Mining & commodities

After hitting a series of new record highs this year, iron ore prices fell after China sought stricter oversight of commodity markets. China’s cabinet vowed to strengthen its management of commodity supply and demand to curb “unreasonable” price increases and protect consumers.


UK retail sales volumes soared 9.2% in April, as lockdown measures were eased and non-essential shops were permitted to reopen. Sales of clothing jumped by nearly 70% month-on-month, the Office for National Statistics said.
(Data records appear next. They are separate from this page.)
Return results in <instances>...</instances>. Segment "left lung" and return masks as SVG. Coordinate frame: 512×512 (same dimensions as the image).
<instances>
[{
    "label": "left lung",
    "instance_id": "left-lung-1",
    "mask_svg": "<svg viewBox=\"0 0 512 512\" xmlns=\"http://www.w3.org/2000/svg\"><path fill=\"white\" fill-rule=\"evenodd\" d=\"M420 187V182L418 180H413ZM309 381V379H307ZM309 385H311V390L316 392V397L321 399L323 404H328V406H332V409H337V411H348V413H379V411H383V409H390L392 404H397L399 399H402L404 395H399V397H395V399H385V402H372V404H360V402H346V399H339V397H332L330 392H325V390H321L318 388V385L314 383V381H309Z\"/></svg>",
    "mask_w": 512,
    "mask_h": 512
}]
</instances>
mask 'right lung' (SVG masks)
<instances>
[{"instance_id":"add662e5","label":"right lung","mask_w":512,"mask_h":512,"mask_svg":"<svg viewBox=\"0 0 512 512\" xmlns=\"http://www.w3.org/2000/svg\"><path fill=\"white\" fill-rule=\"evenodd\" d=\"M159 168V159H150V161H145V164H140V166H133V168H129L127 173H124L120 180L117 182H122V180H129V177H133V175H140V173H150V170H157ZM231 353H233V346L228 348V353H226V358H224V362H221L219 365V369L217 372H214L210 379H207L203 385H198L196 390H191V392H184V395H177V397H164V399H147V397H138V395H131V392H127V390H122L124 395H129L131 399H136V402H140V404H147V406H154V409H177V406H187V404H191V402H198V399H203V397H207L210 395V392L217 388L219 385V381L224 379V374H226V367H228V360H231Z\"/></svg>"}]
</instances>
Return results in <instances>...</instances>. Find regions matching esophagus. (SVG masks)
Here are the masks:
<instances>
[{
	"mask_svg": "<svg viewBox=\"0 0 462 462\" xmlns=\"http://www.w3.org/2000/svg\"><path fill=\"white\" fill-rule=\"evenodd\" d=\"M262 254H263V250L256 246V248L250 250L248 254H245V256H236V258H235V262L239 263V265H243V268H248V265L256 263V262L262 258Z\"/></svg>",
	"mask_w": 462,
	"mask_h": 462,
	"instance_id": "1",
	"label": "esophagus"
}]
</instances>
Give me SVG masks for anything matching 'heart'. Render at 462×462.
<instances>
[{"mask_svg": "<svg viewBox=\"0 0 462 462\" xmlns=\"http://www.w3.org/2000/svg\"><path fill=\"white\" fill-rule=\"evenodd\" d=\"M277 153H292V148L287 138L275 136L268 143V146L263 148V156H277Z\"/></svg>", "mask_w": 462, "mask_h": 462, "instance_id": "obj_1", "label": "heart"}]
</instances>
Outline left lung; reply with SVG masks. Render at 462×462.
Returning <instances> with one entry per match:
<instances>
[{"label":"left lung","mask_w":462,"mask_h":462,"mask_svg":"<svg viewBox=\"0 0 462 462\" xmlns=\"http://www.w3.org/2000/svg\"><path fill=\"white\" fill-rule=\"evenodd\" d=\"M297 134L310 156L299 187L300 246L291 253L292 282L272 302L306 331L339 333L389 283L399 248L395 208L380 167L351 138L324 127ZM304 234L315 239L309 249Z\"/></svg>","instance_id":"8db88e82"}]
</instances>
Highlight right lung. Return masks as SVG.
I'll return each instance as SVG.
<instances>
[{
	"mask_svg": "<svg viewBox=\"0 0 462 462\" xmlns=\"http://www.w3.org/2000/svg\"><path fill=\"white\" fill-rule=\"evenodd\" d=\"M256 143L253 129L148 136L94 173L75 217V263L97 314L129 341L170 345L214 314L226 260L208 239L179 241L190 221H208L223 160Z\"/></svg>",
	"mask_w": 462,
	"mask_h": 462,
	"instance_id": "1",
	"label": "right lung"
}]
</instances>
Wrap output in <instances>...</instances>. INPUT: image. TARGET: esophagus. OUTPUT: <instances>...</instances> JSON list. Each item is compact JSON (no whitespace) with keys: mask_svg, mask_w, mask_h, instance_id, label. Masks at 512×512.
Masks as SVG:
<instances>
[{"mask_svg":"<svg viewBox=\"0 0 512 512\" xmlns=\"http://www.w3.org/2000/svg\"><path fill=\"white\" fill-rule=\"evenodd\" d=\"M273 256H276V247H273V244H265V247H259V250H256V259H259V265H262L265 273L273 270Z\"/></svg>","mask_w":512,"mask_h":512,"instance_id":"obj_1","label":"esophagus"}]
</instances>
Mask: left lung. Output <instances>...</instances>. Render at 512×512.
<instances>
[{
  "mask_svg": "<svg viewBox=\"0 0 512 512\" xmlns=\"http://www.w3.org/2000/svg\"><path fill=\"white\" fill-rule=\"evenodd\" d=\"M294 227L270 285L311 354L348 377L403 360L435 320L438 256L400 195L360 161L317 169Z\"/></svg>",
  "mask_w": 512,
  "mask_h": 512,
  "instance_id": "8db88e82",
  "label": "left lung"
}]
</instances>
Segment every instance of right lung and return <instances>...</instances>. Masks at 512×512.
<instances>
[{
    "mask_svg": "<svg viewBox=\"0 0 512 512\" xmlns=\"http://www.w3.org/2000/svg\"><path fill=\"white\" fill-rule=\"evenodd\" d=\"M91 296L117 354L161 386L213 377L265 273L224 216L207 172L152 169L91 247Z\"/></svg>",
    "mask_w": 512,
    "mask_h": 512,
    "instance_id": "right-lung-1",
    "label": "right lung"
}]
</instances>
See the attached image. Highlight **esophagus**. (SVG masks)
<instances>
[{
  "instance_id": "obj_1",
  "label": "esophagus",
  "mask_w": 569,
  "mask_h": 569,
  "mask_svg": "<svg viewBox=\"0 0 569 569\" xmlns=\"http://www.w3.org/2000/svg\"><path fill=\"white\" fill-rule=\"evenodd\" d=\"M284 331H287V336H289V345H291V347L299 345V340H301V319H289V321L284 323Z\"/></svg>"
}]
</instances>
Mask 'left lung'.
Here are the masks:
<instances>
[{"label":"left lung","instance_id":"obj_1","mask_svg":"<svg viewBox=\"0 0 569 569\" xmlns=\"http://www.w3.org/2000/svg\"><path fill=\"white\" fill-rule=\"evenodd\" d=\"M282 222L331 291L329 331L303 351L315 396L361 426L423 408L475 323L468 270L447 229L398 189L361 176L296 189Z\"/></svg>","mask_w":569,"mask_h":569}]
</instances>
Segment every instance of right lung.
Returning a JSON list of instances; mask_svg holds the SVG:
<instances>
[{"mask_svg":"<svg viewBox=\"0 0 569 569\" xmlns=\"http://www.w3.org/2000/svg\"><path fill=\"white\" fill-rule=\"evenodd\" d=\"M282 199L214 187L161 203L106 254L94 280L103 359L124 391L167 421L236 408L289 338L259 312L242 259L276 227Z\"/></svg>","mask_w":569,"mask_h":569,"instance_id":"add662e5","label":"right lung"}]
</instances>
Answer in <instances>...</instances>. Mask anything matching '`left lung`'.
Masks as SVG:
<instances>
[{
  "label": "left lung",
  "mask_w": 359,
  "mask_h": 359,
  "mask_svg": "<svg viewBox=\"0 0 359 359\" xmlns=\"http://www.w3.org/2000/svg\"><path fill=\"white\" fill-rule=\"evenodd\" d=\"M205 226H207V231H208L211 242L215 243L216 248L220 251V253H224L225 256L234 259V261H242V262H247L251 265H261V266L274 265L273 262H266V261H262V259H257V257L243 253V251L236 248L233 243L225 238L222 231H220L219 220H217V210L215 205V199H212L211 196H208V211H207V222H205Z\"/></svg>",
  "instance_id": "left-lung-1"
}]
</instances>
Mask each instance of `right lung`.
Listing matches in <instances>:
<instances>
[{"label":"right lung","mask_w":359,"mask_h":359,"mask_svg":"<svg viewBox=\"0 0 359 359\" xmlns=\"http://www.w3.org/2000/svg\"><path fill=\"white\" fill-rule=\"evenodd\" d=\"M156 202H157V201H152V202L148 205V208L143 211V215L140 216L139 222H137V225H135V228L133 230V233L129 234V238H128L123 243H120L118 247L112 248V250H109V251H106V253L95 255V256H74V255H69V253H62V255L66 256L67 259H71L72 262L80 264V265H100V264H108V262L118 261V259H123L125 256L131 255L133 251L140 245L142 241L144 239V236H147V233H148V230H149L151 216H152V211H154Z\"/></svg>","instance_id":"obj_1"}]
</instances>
People staying in during pandemic lockdowns sparked a boom in the DIY industry. B&Q owner Kingfisher raised its annual profit guidance. For its first-quarter period ending 30 April, Kingfisher said total sales came in at £3.44 billion, marking a 60% year-on-year increase. Sales at stores open for more than a year jumped 64.2% compared with the equivalent period of 2020. It also represented a 22.5% increase from the first quarter of 2019 – well before the Covid-19 pandemic forced people to stay home.


The UK rail system will undergo another major shake-up. The network will be rebranded ‘Great British Railways’ as part of a reorganisation intended to simplify the widely-criticised franchise system and rebuild passenger numbers following the pandemic. As well as taking responsibility for track and stations, the new body will also be in charge of ticketing, timetables and network planning. This latter piece of news resulted in a sharp fall in shares of train-and-bus ticket group Trainline.

Travel to amber list countries from the UK is "absolutely legal", easyJet boss Johan Lundgren said, after the government advised people not to go to those countries on holiday. Mr Lundgren said the government stance was "very confusing" and frustrating for passengers, and testing was costly.